Material supplied:
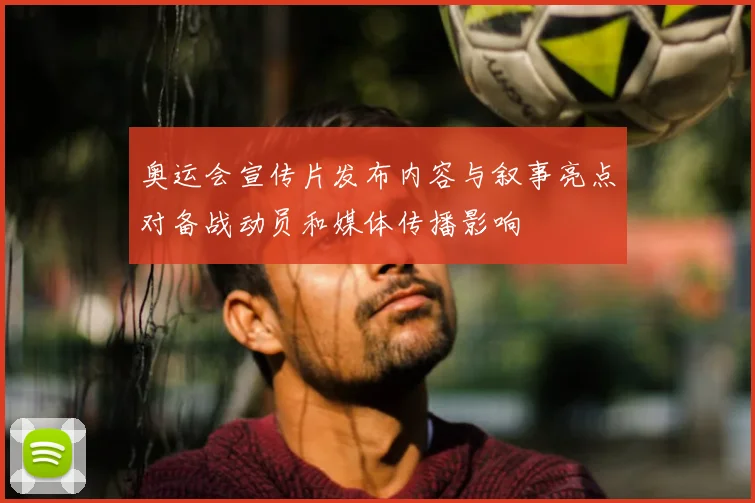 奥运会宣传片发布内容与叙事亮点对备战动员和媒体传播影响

---

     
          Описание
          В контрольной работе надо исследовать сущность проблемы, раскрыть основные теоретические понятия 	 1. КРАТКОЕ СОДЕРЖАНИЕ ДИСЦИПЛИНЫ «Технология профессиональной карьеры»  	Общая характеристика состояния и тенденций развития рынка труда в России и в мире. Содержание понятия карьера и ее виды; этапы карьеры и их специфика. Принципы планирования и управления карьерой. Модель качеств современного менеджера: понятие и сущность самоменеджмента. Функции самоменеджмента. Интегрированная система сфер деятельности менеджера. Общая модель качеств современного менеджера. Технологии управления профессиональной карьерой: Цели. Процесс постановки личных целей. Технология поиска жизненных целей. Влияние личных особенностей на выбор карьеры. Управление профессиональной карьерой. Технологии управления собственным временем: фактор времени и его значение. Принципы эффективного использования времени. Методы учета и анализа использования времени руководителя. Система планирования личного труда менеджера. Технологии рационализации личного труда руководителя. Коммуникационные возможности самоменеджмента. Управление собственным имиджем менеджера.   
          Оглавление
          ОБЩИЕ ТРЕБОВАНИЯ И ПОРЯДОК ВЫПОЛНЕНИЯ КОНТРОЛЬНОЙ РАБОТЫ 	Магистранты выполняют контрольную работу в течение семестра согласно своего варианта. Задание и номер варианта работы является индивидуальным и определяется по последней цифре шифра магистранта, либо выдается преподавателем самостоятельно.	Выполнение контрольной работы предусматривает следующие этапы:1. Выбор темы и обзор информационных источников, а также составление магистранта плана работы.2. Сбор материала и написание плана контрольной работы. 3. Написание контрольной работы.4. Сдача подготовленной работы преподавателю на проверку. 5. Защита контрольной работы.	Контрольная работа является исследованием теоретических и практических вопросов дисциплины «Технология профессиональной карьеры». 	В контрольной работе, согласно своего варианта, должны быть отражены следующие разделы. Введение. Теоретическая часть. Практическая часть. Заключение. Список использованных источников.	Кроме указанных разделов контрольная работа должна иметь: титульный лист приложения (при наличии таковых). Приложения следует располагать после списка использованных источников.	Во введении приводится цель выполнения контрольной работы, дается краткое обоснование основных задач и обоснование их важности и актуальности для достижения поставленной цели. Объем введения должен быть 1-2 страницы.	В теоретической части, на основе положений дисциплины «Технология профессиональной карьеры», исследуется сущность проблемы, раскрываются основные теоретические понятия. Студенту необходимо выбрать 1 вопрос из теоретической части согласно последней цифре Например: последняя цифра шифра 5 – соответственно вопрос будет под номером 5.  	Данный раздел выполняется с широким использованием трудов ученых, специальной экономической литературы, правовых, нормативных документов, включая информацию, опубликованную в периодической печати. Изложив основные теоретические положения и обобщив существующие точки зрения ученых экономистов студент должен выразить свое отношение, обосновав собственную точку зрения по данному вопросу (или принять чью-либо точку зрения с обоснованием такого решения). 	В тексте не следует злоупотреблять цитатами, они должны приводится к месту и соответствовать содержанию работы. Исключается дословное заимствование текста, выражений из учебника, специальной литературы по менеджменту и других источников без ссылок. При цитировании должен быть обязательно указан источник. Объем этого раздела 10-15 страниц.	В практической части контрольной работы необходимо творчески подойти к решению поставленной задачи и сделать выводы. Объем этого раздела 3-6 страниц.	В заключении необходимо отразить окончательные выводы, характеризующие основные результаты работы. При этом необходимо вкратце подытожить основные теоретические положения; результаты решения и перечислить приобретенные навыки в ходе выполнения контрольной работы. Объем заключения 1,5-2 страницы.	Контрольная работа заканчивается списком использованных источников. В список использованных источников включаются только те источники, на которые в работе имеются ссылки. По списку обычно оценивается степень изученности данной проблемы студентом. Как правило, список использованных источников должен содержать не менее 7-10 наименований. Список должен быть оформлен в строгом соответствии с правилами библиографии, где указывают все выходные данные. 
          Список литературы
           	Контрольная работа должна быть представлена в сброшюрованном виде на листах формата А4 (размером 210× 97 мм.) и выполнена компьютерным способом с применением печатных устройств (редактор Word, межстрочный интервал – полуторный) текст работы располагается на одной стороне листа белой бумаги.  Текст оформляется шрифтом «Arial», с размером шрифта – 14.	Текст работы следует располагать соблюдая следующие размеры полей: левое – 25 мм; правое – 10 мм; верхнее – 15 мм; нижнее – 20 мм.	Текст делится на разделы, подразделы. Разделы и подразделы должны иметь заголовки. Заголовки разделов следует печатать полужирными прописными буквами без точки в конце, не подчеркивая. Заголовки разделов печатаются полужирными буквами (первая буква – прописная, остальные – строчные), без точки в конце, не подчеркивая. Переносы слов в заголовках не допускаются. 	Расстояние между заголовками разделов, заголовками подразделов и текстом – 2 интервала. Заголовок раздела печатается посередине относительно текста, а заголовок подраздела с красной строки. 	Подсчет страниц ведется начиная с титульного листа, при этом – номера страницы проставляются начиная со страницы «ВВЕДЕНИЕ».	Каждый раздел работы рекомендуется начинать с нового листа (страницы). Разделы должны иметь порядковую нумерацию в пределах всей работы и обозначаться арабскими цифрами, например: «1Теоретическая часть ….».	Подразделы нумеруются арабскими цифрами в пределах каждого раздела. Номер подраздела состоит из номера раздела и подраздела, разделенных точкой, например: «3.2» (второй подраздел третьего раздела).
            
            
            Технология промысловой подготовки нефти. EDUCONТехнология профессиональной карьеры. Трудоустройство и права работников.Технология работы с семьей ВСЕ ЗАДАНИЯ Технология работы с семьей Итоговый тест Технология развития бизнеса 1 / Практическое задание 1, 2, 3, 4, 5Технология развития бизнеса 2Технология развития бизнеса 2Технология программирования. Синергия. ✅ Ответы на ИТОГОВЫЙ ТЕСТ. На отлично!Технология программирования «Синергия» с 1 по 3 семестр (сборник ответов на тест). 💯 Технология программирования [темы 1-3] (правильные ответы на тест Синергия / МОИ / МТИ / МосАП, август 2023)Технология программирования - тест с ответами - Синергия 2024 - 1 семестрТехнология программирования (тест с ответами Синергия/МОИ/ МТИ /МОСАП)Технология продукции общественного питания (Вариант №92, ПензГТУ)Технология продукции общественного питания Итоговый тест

Work item: Find every line in the records that contains the word "фактор" and copy each such line in full.

Solution to this problem:
          В контрольной работе надо исследовать сущность проблемы, раскрыть основные теоретические понятия 	 1. КРАТКОЕ СОДЕРЖАНИЕ ДИСЦИПЛИНЫ «Технология профессиональной карьеры»  	Общая характеристика состояния и тенденций развития рынка труда в России и в мире. Содержание понятия карьера и ее виды; этапы карьеры и их специфика. Принципы планирования и управления карьерой. Модель качеств современного менеджера: понятие и сущность самоменеджмента. Функции самоменеджмента. Интегрированная система сфер деятельности менеджера. Общая модель качеств современного менеджера. Технологии управления профессиональной карьерой: Цели. Процесс постановки личных целей. Технология поиска жизненных целей. Влияние личных особенностей на выбор карьеры. Управление профессиональной карьерой. Технологии управления собственным временем: фактор времени и его значение. Принципы эффективного использования времени. Методы учета и анализа использования времени руководителя. Система планирования личного труда менеджера. Технологии рационализации личного труда руководителя. Коммуникационные возможности самоменеджмента. Управление собственным имиджем менеджера.   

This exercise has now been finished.